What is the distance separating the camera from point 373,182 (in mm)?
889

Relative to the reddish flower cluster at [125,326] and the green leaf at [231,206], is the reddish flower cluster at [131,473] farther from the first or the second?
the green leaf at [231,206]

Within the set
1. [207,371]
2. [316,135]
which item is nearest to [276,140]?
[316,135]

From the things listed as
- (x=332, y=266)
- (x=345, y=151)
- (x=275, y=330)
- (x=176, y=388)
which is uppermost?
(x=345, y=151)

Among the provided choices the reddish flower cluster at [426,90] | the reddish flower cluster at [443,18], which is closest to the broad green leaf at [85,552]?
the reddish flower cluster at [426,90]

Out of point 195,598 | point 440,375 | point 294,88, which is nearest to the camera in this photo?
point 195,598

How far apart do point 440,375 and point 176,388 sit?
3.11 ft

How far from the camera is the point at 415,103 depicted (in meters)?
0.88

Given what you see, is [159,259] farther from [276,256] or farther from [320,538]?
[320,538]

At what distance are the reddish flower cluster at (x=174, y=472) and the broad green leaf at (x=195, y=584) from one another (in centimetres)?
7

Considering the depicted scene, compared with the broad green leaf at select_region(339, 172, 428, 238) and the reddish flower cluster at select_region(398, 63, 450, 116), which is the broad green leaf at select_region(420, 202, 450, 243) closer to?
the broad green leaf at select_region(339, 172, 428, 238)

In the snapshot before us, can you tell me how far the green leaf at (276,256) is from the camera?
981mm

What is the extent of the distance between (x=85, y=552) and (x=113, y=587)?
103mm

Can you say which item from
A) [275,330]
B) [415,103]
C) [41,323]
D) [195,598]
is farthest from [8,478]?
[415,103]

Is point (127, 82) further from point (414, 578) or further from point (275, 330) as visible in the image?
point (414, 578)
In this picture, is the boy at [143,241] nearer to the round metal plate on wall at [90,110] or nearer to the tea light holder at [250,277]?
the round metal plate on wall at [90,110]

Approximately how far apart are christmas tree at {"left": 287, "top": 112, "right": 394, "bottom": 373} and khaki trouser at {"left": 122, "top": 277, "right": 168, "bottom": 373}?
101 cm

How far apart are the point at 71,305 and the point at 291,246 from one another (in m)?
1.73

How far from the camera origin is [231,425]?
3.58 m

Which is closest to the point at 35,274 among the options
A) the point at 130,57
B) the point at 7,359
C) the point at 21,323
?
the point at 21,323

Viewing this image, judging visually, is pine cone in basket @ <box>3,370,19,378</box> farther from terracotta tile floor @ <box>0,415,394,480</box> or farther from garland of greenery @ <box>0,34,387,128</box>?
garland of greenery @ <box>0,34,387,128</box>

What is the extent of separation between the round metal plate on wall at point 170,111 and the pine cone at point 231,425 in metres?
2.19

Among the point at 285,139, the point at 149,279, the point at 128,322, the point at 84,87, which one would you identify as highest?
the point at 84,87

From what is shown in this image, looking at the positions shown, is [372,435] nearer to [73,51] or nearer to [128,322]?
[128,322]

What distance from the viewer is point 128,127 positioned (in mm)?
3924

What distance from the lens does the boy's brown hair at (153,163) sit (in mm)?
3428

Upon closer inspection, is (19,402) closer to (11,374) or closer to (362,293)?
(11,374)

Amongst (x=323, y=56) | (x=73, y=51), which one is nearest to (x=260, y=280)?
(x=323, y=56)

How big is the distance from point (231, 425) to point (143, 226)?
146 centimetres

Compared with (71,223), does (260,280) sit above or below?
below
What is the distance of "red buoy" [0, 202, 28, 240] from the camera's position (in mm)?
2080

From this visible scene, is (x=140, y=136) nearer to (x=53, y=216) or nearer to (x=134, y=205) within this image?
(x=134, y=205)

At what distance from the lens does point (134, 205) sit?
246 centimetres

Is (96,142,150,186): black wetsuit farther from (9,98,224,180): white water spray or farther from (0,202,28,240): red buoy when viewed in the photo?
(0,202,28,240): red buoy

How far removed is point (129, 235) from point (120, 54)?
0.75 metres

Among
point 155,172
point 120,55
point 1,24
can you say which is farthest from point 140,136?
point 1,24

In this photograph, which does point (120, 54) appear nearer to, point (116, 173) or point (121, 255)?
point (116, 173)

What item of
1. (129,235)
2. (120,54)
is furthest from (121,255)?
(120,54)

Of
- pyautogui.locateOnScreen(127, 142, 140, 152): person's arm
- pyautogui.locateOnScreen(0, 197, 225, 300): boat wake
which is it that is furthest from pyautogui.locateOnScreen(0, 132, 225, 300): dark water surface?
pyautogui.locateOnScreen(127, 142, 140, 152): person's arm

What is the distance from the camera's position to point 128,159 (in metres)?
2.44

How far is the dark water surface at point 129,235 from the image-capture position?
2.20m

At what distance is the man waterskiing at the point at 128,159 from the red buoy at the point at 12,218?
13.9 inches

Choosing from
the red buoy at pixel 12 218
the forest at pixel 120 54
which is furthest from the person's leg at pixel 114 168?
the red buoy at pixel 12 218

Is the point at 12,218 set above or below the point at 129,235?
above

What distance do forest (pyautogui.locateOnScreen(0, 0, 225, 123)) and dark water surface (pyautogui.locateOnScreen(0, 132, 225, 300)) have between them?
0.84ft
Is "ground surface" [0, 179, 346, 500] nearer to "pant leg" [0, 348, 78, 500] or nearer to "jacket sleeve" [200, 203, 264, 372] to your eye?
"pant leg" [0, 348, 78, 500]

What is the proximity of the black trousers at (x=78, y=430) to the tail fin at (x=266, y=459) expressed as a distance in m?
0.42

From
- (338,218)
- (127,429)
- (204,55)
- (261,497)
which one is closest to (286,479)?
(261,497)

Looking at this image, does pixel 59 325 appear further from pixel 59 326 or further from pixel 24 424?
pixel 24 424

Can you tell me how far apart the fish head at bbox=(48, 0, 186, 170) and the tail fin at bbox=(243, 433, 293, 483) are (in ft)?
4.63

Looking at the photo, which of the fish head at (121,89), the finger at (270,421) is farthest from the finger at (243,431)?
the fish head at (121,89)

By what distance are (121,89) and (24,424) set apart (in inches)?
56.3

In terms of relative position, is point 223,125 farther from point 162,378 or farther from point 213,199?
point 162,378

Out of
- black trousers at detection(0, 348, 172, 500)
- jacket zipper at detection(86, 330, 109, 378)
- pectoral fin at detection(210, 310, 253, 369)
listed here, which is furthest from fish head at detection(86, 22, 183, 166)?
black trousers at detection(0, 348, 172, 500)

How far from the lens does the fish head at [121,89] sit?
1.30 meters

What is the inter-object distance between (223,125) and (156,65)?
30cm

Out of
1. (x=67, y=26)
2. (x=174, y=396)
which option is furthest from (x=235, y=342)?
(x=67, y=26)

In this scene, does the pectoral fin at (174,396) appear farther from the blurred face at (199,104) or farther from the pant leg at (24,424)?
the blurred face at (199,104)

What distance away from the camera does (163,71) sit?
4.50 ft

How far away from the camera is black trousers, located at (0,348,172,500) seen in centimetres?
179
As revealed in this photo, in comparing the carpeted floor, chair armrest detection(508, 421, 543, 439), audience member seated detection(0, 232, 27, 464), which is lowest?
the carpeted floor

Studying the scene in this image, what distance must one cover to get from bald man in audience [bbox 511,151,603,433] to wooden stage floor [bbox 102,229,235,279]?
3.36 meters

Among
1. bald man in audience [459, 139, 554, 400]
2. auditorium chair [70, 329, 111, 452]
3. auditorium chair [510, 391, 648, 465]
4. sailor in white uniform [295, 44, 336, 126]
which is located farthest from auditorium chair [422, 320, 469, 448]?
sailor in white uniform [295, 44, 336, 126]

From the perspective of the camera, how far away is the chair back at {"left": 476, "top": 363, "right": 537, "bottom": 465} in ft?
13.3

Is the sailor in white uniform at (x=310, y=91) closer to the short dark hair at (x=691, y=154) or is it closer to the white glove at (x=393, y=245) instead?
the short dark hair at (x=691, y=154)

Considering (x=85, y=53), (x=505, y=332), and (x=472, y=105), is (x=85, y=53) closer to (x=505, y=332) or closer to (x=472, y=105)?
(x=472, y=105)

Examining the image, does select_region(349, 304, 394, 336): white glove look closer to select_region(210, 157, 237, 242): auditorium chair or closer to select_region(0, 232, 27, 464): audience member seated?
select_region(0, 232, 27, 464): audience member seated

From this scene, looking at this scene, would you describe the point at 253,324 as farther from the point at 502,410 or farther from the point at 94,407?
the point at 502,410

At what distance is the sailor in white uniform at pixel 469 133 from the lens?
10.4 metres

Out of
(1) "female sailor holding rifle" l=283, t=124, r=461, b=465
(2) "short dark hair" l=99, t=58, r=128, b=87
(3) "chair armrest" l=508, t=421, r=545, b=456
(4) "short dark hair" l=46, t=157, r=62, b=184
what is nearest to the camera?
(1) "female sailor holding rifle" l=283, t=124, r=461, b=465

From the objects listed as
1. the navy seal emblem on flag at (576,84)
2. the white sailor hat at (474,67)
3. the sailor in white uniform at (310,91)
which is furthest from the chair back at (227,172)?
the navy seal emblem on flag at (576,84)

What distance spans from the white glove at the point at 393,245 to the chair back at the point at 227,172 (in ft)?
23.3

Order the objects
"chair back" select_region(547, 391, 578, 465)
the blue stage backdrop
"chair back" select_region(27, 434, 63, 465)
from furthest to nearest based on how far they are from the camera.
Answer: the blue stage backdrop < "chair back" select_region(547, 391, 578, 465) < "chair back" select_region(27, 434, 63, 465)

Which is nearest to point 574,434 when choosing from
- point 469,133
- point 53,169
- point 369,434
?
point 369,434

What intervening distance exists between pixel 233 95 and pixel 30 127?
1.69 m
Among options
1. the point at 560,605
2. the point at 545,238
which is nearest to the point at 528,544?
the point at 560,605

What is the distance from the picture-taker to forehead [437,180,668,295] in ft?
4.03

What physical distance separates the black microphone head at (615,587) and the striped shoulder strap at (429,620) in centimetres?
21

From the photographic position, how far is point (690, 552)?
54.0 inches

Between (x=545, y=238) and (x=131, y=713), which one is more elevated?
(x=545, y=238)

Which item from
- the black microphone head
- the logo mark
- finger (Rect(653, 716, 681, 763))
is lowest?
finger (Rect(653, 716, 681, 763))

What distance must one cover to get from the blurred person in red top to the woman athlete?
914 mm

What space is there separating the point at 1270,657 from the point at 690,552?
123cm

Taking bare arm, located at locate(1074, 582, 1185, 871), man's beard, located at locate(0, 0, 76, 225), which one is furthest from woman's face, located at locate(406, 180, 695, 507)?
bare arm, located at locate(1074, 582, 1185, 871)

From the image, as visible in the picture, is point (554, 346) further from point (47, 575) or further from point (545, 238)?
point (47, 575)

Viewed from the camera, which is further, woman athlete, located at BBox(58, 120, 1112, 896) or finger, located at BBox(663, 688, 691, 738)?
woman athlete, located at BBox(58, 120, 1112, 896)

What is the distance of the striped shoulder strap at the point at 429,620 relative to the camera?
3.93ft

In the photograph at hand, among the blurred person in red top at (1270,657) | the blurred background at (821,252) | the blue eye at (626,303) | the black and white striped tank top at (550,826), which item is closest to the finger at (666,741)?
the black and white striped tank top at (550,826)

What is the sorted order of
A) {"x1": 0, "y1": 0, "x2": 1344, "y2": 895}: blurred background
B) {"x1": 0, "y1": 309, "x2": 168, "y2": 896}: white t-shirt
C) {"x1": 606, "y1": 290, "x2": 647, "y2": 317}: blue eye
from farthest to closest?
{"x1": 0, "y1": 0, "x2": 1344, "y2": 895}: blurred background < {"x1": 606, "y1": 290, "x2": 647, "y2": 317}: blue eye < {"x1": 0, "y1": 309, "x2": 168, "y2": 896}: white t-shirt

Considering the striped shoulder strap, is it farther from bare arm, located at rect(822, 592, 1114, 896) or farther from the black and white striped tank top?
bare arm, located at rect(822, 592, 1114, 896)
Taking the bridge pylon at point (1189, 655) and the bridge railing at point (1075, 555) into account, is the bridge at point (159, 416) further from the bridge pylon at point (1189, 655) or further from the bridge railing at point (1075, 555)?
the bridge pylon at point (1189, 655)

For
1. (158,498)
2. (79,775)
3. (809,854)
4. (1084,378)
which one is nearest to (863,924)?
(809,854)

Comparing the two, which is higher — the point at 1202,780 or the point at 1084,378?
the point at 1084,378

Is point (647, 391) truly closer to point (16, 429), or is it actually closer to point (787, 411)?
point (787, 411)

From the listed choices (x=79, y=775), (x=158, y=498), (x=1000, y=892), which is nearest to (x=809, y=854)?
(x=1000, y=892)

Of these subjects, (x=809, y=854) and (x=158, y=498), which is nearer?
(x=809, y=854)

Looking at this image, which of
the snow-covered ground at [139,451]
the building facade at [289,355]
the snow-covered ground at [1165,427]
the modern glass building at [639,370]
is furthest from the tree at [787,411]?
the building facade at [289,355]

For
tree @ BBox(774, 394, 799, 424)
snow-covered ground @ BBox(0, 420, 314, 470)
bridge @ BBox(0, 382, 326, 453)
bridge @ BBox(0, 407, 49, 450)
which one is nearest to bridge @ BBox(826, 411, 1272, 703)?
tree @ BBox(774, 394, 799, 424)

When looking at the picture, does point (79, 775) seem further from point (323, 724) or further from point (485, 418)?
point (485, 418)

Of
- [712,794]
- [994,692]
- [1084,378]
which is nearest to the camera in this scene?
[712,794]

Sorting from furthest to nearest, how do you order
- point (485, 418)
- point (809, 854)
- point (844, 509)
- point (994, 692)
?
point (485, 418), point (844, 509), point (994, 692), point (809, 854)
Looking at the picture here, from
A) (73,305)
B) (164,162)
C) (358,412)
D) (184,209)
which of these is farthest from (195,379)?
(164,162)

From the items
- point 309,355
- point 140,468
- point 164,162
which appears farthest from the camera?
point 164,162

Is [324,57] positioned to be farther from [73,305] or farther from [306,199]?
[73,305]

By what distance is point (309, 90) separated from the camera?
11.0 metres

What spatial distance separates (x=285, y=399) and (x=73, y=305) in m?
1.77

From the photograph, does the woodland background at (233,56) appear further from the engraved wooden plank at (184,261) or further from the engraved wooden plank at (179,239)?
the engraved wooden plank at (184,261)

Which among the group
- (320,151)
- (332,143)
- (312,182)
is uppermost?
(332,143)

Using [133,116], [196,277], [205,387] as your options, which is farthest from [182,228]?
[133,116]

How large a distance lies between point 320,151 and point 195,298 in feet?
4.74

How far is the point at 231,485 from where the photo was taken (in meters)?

###

Required work: Reproduce only the lines running from the one with "From the listed" through the final line of the listing above, both ends included.

Task solution:
From the listed choices (x=79, y=775), (x=158, y=498), (x=1000, y=892), which is nearest to (x=809, y=854)?
(x=1000, y=892)

Of these subjects, (x=809, y=854) and (x=158, y=498), which is nearer?
(x=809, y=854)

Looking at this image, which of
the snow-covered ground at [139,451]
the building facade at [289,355]
the snow-covered ground at [1165,427]
the modern glass building at [639,370]
is furthest from the tree at [787,411]?
the building facade at [289,355]

For
tree @ BBox(774, 394, 799, 424)
snow-covered ground @ BBox(0, 420, 314, 470)
bridge @ BBox(0, 382, 326, 453)
bridge @ BBox(0, 407, 49, 450)
which one is nearest to bridge @ BBox(826, 411, 1272, 703)?
tree @ BBox(774, 394, 799, 424)

When looking at the picture, does point (79, 775) seem further from point (323, 724) or further from point (485, 418)?
point (485, 418)

Of
- [712,794]
- [994,692]
- [1084,378]
which is nearest to the camera in this scene?
[712,794]

Sorting from furthest to nearest, how do you order
- point (485, 418)
- point (809, 854)
- point (844, 509)
- point (994, 692)
?
point (485, 418), point (844, 509), point (994, 692), point (809, 854)
Looking at the picture here, from
A) (73,305)
B) (164,162)
C) (358,412)
D) (184,209)
which of these is farthest from (195,379)?
(164,162)

From the items
- point 309,355
- point 140,468
- point 164,162
which appears farthest from the camera?
point 164,162

Is [324,57] positioned to be farther from [73,305] or farther from [306,199]?
[73,305]

By what distance is point (309, 90) separated from the camera?
11.0 metres

What spatial distance separates (x=285, y=399) and (x=73, y=305) in m?
1.77

From the photograph, does the woodland background at (233,56) appear further from the engraved wooden plank at (184,261) or further from the engraved wooden plank at (179,239)?
the engraved wooden plank at (184,261)

Which among the group
- (320,151)
- (332,143)
- (312,182)
is uppermost?
(332,143)

Using [133,116], [196,277], [205,387] as your options, which is farthest from [182,228]?
[133,116]

How large a distance lies between point 320,151 and point 195,298 in feet?
4.74

How far is the point at 231,485 from where the photo was taken (in meters)?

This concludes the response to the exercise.